FreeFem++ problem.edp 2>&1

If not in PATH:

/opt/homebrew/bin/FreeFem++ problem.edp 2>&1    # macOS Apple Silicon
/usr/local/bin/FreeFem++ problem.edp 2>&1        # macOS Intel
/usr/bin/FreeFem++ problem.edp 2>&1              # Linux/WSL (apt)

Step 4: Visualize with PyVista

Use scripts/ff_mesh_reader.py for mesh parsing and scripts/visualize.py for rendering. Set os.environ["PYVISTA_OFF_SCREEN"] = "true" BEFORE importing pyvista in Claude Code sessions.

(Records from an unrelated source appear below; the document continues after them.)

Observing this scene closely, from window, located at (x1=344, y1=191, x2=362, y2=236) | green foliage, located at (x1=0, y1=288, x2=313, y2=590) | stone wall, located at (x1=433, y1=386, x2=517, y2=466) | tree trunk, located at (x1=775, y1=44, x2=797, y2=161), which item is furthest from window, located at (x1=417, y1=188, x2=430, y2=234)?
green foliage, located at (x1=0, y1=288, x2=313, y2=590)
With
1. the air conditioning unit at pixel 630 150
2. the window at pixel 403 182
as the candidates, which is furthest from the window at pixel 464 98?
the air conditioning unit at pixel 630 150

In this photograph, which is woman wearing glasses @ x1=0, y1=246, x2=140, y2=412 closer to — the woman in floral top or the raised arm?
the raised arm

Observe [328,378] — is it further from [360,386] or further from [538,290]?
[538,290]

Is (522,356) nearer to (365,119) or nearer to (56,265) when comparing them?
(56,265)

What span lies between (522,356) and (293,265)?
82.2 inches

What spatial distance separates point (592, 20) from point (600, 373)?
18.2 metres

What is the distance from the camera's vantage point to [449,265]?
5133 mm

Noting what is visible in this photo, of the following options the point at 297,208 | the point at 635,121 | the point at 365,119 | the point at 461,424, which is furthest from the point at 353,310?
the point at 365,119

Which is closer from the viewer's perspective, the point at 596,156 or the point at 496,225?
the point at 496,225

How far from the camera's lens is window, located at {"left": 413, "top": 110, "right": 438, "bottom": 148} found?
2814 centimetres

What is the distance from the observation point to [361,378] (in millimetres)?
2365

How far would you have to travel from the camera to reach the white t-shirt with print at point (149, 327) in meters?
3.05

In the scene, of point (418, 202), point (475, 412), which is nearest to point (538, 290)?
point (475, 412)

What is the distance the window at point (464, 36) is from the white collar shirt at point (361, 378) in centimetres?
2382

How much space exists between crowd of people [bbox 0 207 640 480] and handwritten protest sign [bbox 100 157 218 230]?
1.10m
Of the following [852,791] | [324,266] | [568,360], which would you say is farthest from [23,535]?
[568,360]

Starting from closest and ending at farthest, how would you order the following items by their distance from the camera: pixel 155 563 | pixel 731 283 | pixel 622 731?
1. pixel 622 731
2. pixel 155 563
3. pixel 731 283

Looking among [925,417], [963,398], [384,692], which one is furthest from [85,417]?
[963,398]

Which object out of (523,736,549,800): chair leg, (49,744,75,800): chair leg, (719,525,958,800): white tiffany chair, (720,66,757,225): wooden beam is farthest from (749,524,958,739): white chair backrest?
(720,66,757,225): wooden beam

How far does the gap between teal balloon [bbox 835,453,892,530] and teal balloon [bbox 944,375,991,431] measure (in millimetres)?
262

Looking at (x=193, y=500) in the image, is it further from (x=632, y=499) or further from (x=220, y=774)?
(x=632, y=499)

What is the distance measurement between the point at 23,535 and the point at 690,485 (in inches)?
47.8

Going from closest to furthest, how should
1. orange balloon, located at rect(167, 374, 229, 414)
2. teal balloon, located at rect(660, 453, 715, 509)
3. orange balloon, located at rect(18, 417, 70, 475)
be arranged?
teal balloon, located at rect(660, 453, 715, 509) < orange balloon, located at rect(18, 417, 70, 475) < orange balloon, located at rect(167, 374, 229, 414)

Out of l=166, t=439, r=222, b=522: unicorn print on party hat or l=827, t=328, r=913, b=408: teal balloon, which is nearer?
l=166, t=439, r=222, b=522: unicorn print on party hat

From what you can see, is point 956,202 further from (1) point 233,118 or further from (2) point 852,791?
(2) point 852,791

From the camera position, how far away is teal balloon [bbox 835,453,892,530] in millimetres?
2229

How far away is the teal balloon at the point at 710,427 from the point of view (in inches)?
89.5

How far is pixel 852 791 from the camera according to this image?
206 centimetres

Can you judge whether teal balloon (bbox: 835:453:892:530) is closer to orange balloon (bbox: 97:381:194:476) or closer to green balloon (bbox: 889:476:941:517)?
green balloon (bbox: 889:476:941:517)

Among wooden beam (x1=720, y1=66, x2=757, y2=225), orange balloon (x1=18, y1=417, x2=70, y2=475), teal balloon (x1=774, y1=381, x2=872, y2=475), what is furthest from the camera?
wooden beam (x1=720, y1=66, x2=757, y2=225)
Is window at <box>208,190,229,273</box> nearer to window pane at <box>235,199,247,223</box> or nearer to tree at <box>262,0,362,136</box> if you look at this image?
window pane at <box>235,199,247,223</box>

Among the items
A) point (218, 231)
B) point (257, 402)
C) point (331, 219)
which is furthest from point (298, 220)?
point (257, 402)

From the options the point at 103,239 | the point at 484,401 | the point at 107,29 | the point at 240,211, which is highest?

Step 5: AI Self-Evaluation Loop

1. view the screenshot
2. Check: deformation direction, stress concentration locations, BC satisfaction, mesh adequacy
3. If issues → fix .edp → re-run → re-visualize
4. Present final result

Step 6: Interactive 3D (Optional)

Export mesh+solution as JSON → React artifact with Three.js/Plotly for rotation/zoom.

Common Gotchas

1. iovtk unavailable → always use text output + Python conversion
2. Set PYVISTA_OFF_SCREEN before import (Claude Code sessions)
3. Auto-scale deformation: scale = 0.1 * L / max_displacement
4. FreeFem .msh is NOT gmsh format — use custom parser in scripts/
5. Boundary labels: 1=bottom, 2=right, 3=top, 4=left (rectangle convention)
6. Homebrew binary name: Check FreeFem++ vs freefem++ (case varies by version)
7. Apple Silicon (arm64): VTK/PyVista wheels are native — no Rosetta needed
8. macOS Gatekeeper: First run may need xattr -d com.apple.quarantine $(which FreeFem++)

Local Dev Setup

See references/project_setup.md for full scaffold instructions (macOS with Homebrew / Linux with apt).